Hawkins in 2001 filed a worker’s compensation claim and was off duty for several months. Three different doctors in 2003 and 2004 diagnosed Hawkins with PTSD. Their reports led CalPERS to grant Hawkins a medical retirement in 2004, removing her from duty and guaranteeing her a pension for the rest of her life.

The last doctor who met with her wrote, “Because all the work as a peace officer inherently involves dealing with scenes that would evoke post-traumatic memories, it is not possible for (Hawkins) to return to modified work as a peace officer without serious risk of exacerbation of her current mental and physical disorders,” according to CalPERS documents.

Those diagnoses and her medical retirement appeared to mark the end of Hawkins’ career as a law enforcement officer, but her next move set her on a road to recovery.

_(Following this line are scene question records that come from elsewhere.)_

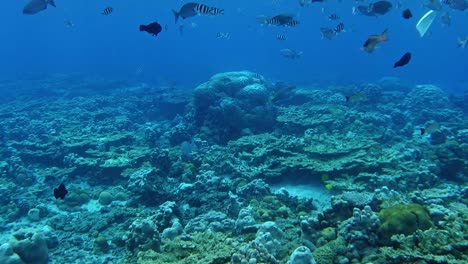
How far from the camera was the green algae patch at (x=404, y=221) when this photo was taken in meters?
5.55

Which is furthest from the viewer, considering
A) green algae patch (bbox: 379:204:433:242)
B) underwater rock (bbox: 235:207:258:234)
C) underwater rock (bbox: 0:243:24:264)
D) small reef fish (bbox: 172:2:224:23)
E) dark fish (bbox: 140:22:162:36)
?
small reef fish (bbox: 172:2:224:23)

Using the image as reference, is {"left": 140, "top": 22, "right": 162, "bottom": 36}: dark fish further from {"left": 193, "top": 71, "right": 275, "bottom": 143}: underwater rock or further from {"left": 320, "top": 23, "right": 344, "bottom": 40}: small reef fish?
{"left": 193, "top": 71, "right": 275, "bottom": 143}: underwater rock

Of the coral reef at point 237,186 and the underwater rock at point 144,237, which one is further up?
the coral reef at point 237,186

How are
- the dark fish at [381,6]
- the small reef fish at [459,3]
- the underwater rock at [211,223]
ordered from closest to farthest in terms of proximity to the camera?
1. the underwater rock at [211,223]
2. the dark fish at [381,6]
3. the small reef fish at [459,3]

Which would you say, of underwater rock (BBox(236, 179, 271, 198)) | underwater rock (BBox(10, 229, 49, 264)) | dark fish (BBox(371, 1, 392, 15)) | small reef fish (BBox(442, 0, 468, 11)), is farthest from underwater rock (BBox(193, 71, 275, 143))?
underwater rock (BBox(10, 229, 49, 264))

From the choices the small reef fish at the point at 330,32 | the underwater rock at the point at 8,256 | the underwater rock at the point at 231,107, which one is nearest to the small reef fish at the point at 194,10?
the small reef fish at the point at 330,32

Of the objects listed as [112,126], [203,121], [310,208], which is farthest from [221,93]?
[310,208]

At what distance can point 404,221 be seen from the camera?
18.4 ft

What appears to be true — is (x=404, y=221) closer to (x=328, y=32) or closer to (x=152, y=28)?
(x=152, y=28)

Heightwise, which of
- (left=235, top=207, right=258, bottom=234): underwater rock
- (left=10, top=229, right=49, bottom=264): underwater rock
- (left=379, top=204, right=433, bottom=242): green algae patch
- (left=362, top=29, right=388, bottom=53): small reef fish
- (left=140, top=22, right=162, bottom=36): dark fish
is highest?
(left=362, top=29, right=388, bottom=53): small reef fish

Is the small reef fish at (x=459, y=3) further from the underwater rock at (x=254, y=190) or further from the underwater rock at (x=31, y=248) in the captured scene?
the underwater rock at (x=31, y=248)

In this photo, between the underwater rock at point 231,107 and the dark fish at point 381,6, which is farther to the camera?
the underwater rock at point 231,107

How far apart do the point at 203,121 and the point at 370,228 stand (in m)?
12.5

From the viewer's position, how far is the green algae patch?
18.2ft
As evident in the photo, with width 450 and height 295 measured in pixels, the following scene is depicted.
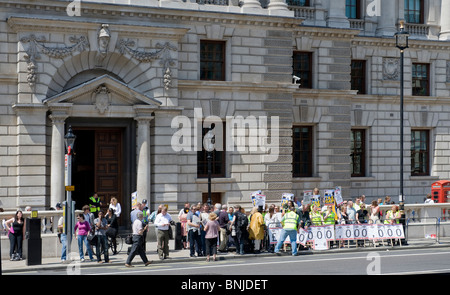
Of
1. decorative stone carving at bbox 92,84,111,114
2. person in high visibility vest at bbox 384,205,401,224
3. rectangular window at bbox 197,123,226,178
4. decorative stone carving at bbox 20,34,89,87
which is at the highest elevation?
decorative stone carving at bbox 20,34,89,87

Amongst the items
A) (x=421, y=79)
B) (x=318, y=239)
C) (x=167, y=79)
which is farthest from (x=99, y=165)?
(x=421, y=79)

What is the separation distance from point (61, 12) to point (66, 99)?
3.54 meters

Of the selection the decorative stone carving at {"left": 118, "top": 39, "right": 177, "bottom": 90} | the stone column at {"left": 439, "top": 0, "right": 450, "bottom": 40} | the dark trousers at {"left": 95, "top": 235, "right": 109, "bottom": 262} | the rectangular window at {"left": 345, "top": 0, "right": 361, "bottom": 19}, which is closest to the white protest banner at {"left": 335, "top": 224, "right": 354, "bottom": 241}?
the dark trousers at {"left": 95, "top": 235, "right": 109, "bottom": 262}

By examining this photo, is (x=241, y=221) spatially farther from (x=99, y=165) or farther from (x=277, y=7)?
(x=277, y=7)

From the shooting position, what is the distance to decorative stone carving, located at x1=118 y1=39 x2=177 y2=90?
2944cm

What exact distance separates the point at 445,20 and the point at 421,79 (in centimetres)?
379

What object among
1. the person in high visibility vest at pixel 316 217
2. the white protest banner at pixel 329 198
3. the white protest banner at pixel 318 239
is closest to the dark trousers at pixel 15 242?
the white protest banner at pixel 318 239

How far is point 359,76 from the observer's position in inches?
1563

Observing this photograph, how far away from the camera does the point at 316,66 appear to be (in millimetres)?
36469

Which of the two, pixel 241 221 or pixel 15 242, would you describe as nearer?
pixel 15 242

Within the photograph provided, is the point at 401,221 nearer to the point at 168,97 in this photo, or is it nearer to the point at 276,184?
the point at 276,184

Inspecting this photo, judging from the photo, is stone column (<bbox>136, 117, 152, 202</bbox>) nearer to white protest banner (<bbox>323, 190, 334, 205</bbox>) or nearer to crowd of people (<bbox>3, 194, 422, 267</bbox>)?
crowd of people (<bbox>3, 194, 422, 267</bbox>)

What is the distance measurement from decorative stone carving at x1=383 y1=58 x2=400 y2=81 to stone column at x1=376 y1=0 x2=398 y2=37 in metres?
1.50
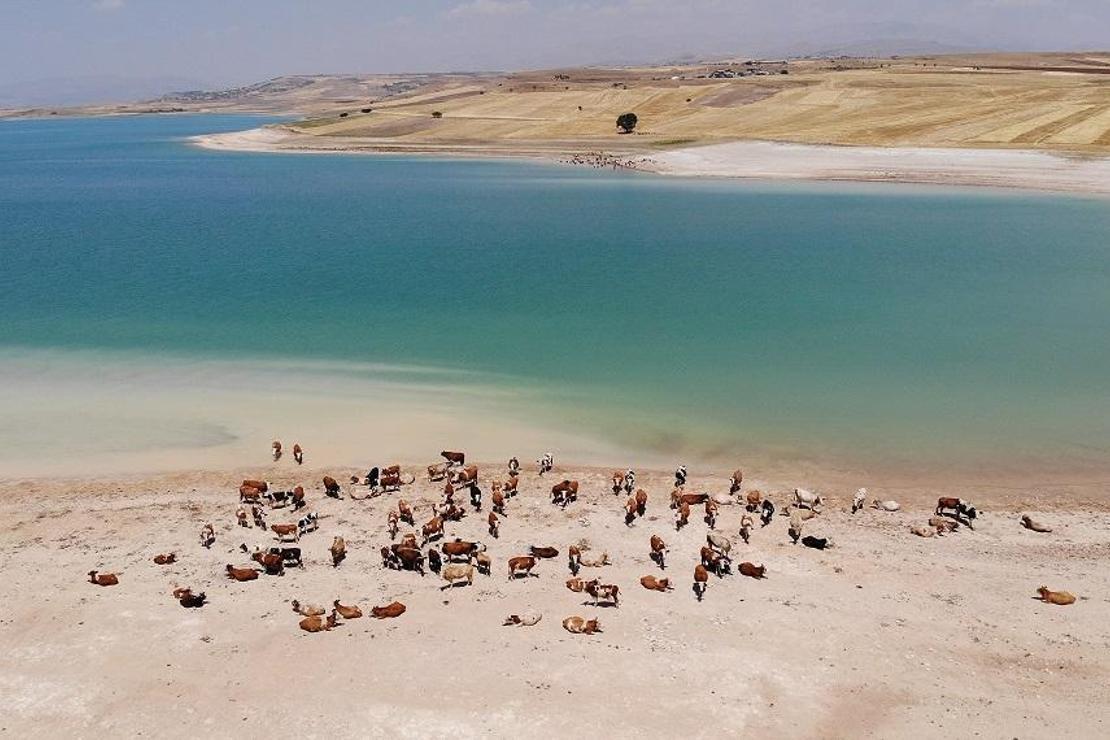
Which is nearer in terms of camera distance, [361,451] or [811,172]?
[361,451]

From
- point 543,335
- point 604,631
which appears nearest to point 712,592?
point 604,631

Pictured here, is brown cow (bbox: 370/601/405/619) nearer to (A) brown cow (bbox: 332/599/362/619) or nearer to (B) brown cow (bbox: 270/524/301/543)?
(A) brown cow (bbox: 332/599/362/619)

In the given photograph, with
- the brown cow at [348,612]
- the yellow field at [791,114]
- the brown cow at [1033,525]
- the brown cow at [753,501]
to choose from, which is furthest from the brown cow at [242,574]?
the yellow field at [791,114]

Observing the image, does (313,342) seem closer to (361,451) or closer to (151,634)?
(361,451)

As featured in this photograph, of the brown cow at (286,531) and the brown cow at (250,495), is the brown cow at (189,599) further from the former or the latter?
the brown cow at (250,495)

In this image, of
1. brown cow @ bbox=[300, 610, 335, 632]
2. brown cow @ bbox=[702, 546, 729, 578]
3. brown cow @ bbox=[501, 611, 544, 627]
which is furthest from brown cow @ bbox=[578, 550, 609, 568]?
brown cow @ bbox=[300, 610, 335, 632]

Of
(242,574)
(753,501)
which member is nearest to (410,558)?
(242,574)

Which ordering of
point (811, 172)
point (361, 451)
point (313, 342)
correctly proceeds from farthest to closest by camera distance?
point (811, 172) < point (313, 342) < point (361, 451)
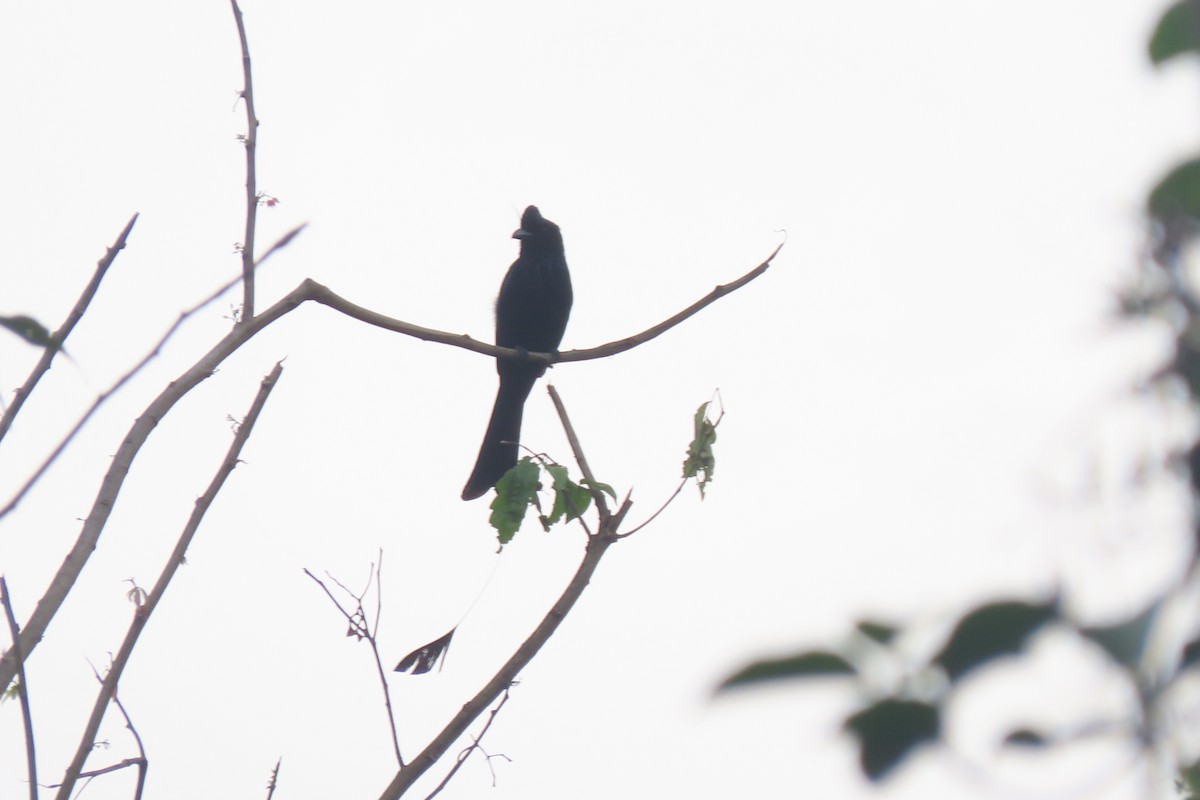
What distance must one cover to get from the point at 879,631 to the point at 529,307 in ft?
18.7

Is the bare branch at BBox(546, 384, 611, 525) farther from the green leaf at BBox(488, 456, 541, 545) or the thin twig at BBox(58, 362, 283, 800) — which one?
the thin twig at BBox(58, 362, 283, 800)

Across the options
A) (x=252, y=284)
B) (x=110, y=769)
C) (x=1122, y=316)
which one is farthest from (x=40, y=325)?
(x=110, y=769)

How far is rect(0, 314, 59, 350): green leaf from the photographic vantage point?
1016mm

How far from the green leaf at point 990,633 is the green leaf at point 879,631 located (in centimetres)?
4

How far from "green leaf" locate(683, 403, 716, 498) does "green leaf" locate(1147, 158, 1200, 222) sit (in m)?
2.13

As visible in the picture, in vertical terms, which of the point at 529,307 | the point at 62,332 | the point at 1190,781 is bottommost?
the point at 1190,781

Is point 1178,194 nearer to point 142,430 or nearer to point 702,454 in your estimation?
point 142,430

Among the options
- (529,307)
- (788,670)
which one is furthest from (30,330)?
(529,307)

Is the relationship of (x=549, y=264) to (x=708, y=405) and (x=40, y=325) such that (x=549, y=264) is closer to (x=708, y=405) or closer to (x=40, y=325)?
(x=708, y=405)

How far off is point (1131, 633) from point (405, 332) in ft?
6.40

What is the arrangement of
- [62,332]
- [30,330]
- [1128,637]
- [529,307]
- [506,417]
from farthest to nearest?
[529,307]
[506,417]
[62,332]
[30,330]
[1128,637]

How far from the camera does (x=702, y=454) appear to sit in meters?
2.83

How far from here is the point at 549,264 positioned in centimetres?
633

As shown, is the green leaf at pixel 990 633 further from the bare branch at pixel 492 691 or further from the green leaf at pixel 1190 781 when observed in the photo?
the bare branch at pixel 492 691
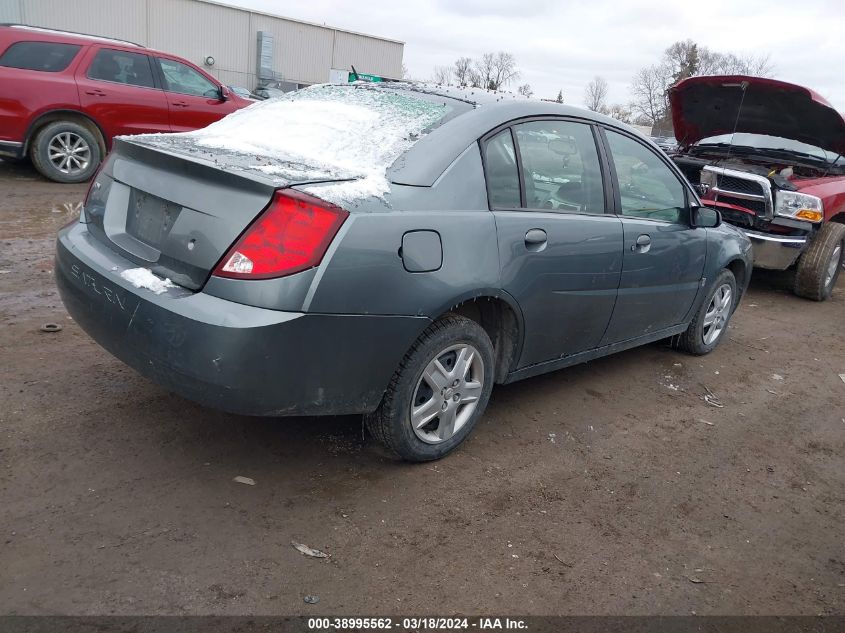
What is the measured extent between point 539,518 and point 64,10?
111ft

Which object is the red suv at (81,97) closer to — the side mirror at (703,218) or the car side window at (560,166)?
the car side window at (560,166)

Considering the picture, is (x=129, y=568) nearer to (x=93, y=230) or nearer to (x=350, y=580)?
(x=350, y=580)

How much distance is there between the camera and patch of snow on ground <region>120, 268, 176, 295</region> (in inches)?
106

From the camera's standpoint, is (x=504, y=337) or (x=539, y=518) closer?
(x=539, y=518)

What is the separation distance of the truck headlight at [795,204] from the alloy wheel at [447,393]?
16.2ft

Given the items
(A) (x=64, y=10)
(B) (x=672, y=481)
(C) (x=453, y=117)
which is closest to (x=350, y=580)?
(B) (x=672, y=481)

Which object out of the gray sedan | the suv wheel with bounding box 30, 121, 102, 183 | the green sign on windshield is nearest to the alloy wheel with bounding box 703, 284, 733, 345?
the gray sedan

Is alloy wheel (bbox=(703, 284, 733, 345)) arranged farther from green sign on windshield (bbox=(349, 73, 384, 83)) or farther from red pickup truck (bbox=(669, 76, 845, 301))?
green sign on windshield (bbox=(349, 73, 384, 83))

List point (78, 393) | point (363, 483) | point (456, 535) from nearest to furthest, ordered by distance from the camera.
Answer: point (456, 535) → point (363, 483) → point (78, 393)

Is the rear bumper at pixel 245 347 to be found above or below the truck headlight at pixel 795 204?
below

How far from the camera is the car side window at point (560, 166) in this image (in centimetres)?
344

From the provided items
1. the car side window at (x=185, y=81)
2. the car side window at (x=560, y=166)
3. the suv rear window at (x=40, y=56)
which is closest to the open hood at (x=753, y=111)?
the car side window at (x=560, y=166)

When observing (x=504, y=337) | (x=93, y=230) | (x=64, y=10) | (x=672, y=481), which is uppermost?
(x=64, y=10)

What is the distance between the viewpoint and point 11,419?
127 inches
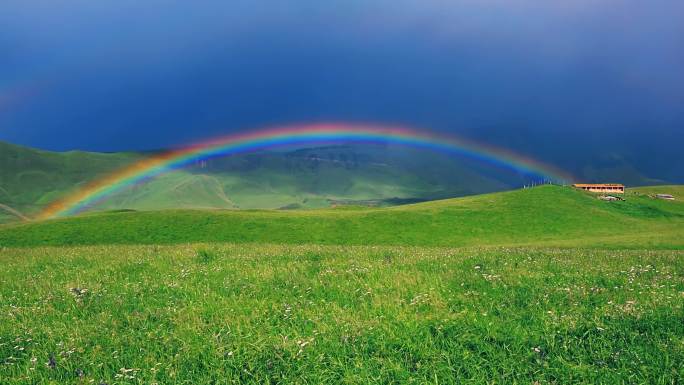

Hawkins moved to Kauai in 2004 and took a low-stress job for a police department. She conducted background checks there from 2005 to 2007.

Her headaches diminished. Her stomach pain eased, too.

Hawkins returned to Los Angeles and asked the state to go back to work. She told CalPERS that she was ready to handle the ugly scenes cops encounter, from fatal accidents to officer-involved shootings.

A psychiatrist appointed by CalPERS interviewed her and reviewed her medical records. The doctor cleared her for reinstatement.

But the CHP was not ready to bring her on the force.

It contested the recommendation from the CalPERS doctor and held up an opinion from a different psychologist who wrote that Hawkins “presents favorably,” but should not rejoin a police department. That psychologist, who works regularly for the State Personnel Board, wrote that returning to the CHP could “retrigger” Hawkins’ PTSD.

That disagreement went back and forth for years with each side bolstering its case with recommendations from additional doctors. Hawkins continued to collect her pension, and she worked for a private investigator.

Finally, a state administrative judge in July 2015 sided with Hawkins. Matthews Goldsby noted that none of the four doctors who evaluated Hawkins described her as impaired.

He ordered her back to work, and set the stage for CalPERS and the State Personnel Board to put her back on duty.

Hawkins “is presently capable of performing the usual duties of a CHP sergeant. Under the circumstances, reinstatement is mandatory,” Goldsby wrote.